Where is Happiness

Several years ago I was addressing a gathering of happy people in Iceland. Going by the country-wise global happiness index, Iceland is a constant among the top five happiest nations on planet pretty much since this index was conceptualized. Though the position of happy nations in the list changes from one year to another, you will always find Iceland, Switzerland, Norway, Sweden among the top ten and Iceland more than any nation has been featured in the top or second position. So I had gathered that the gathering comprised of happy people who had cracked the happiness code.

 I continued with my usual nonchalant twopence worth talk full of laughter and utter nonsense yet the crowd roared and appreciated and paid me handsomely. During the Q&A a dainty girl (Icelandic women are generally pretty) with daunting dentures stood up and asked: Where is happiness? Where do we find it?
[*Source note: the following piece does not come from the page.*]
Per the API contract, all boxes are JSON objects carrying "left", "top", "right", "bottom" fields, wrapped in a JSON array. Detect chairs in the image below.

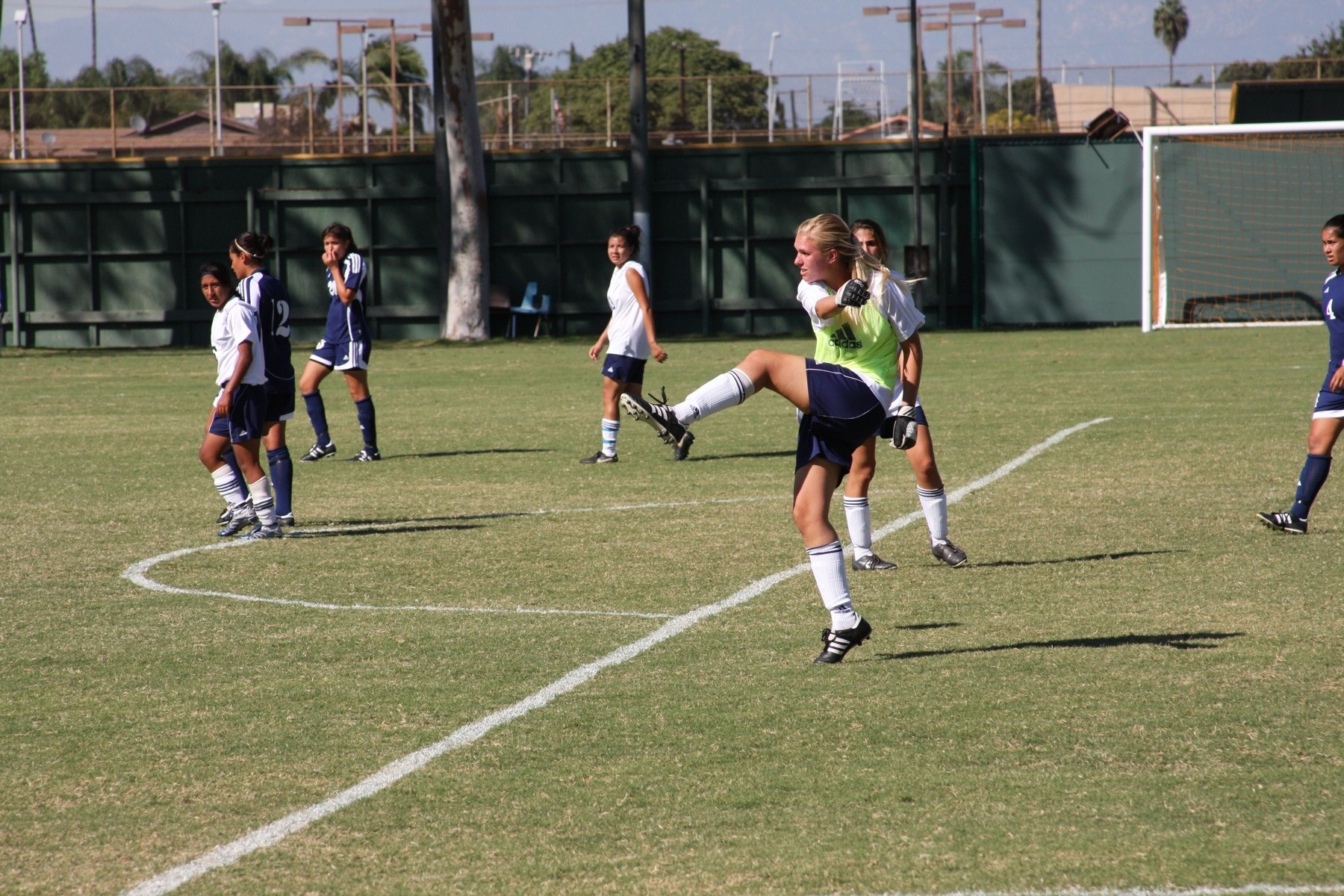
[
  {"left": 489, "top": 283, "right": 513, "bottom": 339},
  {"left": 510, "top": 282, "right": 552, "bottom": 340}
]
 I was silenced for a minute being asked this question from a race that must have already found it, though apparently not. So I stayed silent and looked around, up at the roof, towards the dark corners of the stage, overlooking the audience, emptied my trouser pockets, fingered my jacket pocket as well as I pantomimed that I was looking for something. It was pure melodrama since I already knew the answer. Being very courteous and polite unlike their Viking ancestors, the audience remained silent ogling my ridiculous overtures. Finally I looked up and stared back right into the eyes of the girl and said: Happiness is wherever you find it. As the audience broke into an applause, more out of relief than appreciation of something so profound, I glanced up and thanked my master silently. The mountain guru who had told me once to my question where is wisdom: wherever you find it.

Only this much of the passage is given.